[Questions on the material]
1. Answer these questions from the article on Sen. Jeff Merkley's virtual town halls:
(a) How old is Merkley's mother?
(b) To whom did Merkley first yield the floor at the Morrow County town hall?
(c) Which chamber has passed the HEROES Act?
2. Could you continue the article on Sen. Jeff Merkley's virtual town halls, starting right after its last sentence?

[Excerpted passage]
*-*-*
MORROW COUNTY — Town halls look a little different for most politicians these days.
Sen. Jeff Merkley, D-Oregon, has switched to holding virtual meetings with constituents, allowing them to tune in to live video chats he holds alone in his office, with staff that would normally travel with him tuning in from their own home or office.
“I’m trying to get better with all this technology, but I must say I so much prefer meeting with people in person and traveling the state,” he told the East Oregonian during a recent video interview.
He said the additional hours in front of a screen instead of in-person interactions can be difficult, and he’s trying to exercise more to make up for it.
When he does have to mingle with other people at the U.S. Capitol while the Senate is in session, he said, he worries about picking up COVID-19 and carrying it home to his 93-year-old mother, who has a heart condition.
“I’m just aware that it would be easy to convey a disease even if I have no symptoms myself,” he said.
Merkley said the attention of Congress is rightly consumed by three main topics right now: the health effects of COVID-19, the economic effects of the pandemic and a “long-needed” discussion on systemic racism.
Tackling those issues over the past few months has pushed out some other topics that Merkley had been hoping lawmakers would make progress on this year, however, including infrastructure and price gouging by drug companies.
“These were things we had heard the administration say they were open to working on, and this could have been the year they were addressed,” he said.
On June 16, Merkley held a socially distanced town hall for Morrow County, which got underway after a few technical difficulties. He started by yielding the floor — or screen — to Maureen McGrath, executive director of Umatilla Morrow County Head Start. Standing outside the Neal Early Learning Center in Boardman, she showed off a flag flown over the U.S. Capitol that will now be flown at the learning center.
During the town hall and his interview with the East Oregonian prior to it, Merkley spoke of the Health and Economic Recovery Omnibus Emergency Solutions, or HEROES Act, which would be the fourth major package of federal COVID-19 relief bills. The act was passed by the House, but hasn’t been taken up by the Senate yet.
“The Senate leader says it’s not urgent, and I disagree profoundly,” Merkley said.
*-*-*
[Collected data]
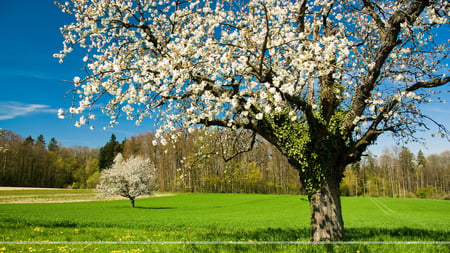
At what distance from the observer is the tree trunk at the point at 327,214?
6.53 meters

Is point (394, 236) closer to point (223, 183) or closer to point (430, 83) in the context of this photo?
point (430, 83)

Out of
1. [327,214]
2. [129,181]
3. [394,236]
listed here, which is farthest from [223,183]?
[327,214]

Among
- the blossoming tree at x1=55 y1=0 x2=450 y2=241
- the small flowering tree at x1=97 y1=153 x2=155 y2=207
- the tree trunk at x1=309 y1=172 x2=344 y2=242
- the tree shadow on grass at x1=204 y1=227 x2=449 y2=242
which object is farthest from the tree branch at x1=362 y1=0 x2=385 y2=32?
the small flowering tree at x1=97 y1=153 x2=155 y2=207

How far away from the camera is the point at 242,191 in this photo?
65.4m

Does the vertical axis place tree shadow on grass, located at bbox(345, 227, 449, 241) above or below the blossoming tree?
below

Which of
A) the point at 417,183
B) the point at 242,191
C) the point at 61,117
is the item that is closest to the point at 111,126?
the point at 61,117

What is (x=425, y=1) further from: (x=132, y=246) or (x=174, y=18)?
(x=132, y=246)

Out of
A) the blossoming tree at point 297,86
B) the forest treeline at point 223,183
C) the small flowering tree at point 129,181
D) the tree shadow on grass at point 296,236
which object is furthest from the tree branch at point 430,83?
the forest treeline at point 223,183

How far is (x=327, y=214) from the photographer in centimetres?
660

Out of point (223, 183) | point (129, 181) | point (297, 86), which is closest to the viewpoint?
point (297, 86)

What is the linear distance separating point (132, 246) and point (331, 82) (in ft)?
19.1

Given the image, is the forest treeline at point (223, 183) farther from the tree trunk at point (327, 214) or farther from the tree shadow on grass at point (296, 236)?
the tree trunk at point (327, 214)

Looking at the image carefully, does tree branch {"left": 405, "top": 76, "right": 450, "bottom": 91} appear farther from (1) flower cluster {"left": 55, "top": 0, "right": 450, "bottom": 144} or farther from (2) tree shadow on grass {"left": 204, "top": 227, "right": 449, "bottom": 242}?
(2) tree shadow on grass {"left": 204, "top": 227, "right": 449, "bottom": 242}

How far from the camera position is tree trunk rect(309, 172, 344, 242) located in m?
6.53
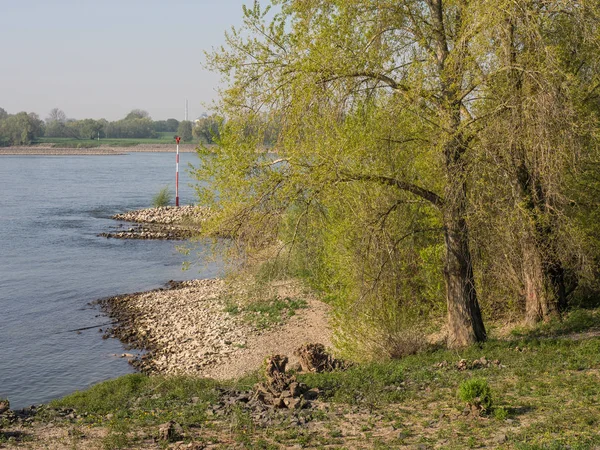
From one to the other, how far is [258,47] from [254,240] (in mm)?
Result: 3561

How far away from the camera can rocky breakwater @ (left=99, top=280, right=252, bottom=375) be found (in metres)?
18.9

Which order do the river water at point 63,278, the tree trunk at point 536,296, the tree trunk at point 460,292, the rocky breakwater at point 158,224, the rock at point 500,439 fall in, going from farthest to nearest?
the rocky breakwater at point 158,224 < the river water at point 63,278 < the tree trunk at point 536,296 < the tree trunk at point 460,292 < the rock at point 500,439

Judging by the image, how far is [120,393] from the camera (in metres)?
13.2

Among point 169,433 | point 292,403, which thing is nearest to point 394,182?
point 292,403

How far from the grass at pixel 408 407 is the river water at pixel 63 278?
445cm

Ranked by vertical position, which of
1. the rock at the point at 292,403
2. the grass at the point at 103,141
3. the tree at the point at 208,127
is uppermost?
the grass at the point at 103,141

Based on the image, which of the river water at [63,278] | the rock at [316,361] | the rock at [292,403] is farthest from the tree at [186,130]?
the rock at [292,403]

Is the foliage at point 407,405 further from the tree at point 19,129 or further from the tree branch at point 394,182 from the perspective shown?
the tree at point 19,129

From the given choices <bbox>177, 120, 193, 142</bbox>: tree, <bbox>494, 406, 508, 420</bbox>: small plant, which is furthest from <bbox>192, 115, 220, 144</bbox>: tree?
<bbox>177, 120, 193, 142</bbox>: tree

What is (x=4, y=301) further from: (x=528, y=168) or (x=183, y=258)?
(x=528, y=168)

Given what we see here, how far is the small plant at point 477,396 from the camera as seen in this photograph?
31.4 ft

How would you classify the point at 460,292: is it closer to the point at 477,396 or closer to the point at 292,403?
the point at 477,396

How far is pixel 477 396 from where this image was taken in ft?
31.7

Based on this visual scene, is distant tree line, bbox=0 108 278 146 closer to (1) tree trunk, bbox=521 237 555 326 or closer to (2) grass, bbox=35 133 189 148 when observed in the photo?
*-*-*
[Results for the exercise]
1.
(a) 93 years old.
(b) Maureen McGrath, executive director of Umatilla Morrow County Head Start.
(c) The House.

2.
The act includes help for state and local governments that are facing significant deficits from the pandemic’s effect on tax revenues. Other provisions include enhancing SNAP benefits and rental assistance, a national testing and contact tracing strategy and support for the U.S. Postal Service.
Merkley has also joined Sens. Chris Van Hollen, D-Maryland, and Chris Murphy, D-Conn., in proposing the Rebuilding Main Street Act. The bill would make adjustments to unemployment insurance, allowing employers to avoid layoffs by reducing employees’ hours, with the federal government making up the rest of the wages they would have received if they had been working full time.
In response to a question at the town hall about people not wanting to return to work because the CARES Act is currently providing extra money for unemployment, Merkley said the provisions of the Rebuilding Main Street Act would help address that.
“A group of us, three of us, have put forward a plan for people to be reemployed that is called the Main Street Act, that would enable everyone to go back to work and earn more than on unemployment, even if they are at the very low-wage jobs, so they don’t have that disincentive that you were speaking to,” he said. “The goal (of the CARES Act) was to get people through and have them be able to make their rent or their mortgage payment or their utilities, and not have a cascading upward collapse of the entire economy.”
Merkley also fielded a question from Boardman Police Chief Rick Stokoe, who asked what Merkley would say to a police officer right now who was wondering if law enforcement was a career anyone should go into.
Merkley said society has a “tremendous respect” for people who are working in the challenging field of law enforcement.
“I don’t think any member of a police department should take it as a criticism that we are having a conversation about how to make sure that public safety operates to the benefit of every person in the community regardless of the color of their skin,” he said. “I have heard from so many public safety officials who say that is exactly their goal and they are disturbed at situations where someone is operating in either a criminal way or a predatory way that does a disservice to the entire department.”
He said that conversation should include ideas, such as banning chokeholds, requiring body cameras, providing additional training and creating a national database for officers that have been fired for bad practices to prevent them from being rehired somewhere else.